XPK adds this access scope to the GPU, TPU and CPU node pools, so XPK is the recommended method to create clusters and node-pools in you intend to run your workloads on GKE.

Instructions on how to create clusters using XPK can be found here and how to create workloads using XPK can be found here.

NOTE: Access Scopes are immutable and workloads can only be migrated to new node pools with required access scopes. Access scopes on already created clusters cannot be updated.

How to Monitor Goodput and Badput

MaxText enables Goodput recording and monitoring by default with enable_goodput_recording=True and monitor_goodput=True. You can configure the goodput upload frequency by setting goodput_upload_interval_seconds.

python3 MaxText/train.py MaxText/configs/base.yml base_output_directory=$OUTPUT_PATH dataset_path=$DATA_PATH run_name=goodput-test-run steps=200 goodput_upload_interval_seconds=30

How to Monitor Step Time Deviation

MaxText enables step time deviation monitoring by default with monitor_step_time_deviation=True. You can configure the upload frequency by setting step_deviation_interval_seconds.

python3 MaxText/train.py MaxText/configs/base.yml base_output_directory=$OUTPUT_PATH dataset_path=$DATA_PATH run_name=goodput-test-run steps=200 step_deviation_interval_seconds=30

How to enable Pathways Goodput

MaxText disables Pathways by default for computation of all Goodput metrics with enable_pathways_goodput=False.
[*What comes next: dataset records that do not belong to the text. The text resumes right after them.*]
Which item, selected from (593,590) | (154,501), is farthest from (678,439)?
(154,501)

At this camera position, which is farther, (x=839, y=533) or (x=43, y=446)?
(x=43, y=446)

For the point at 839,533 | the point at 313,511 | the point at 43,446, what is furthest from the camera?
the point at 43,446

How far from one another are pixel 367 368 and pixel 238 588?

You can enable Pathways Goodput by setting this flag to true.

NOTE: Enabling enable_pathways_goodput turns on Goodput measurement for Pathways workloads, and does not update any Pathways features.

python3 MaxText/train.py MaxText/configs/base.yml base_output_directory=$OUTPUT_PATH dataset_path=$DATA_PATH run_name=goodput-test-run steps=200 goodput_upload_interval_seconds=30 enable_pathways_goodput=True

Visualize on Tensorboard

  1. MaxText installs the required packages on setup: tensorboard-plugin-profile, tensorflow and tensorboard.
  2. Follow the Tensorboard URL on MaxText logs to view all metrics in one location.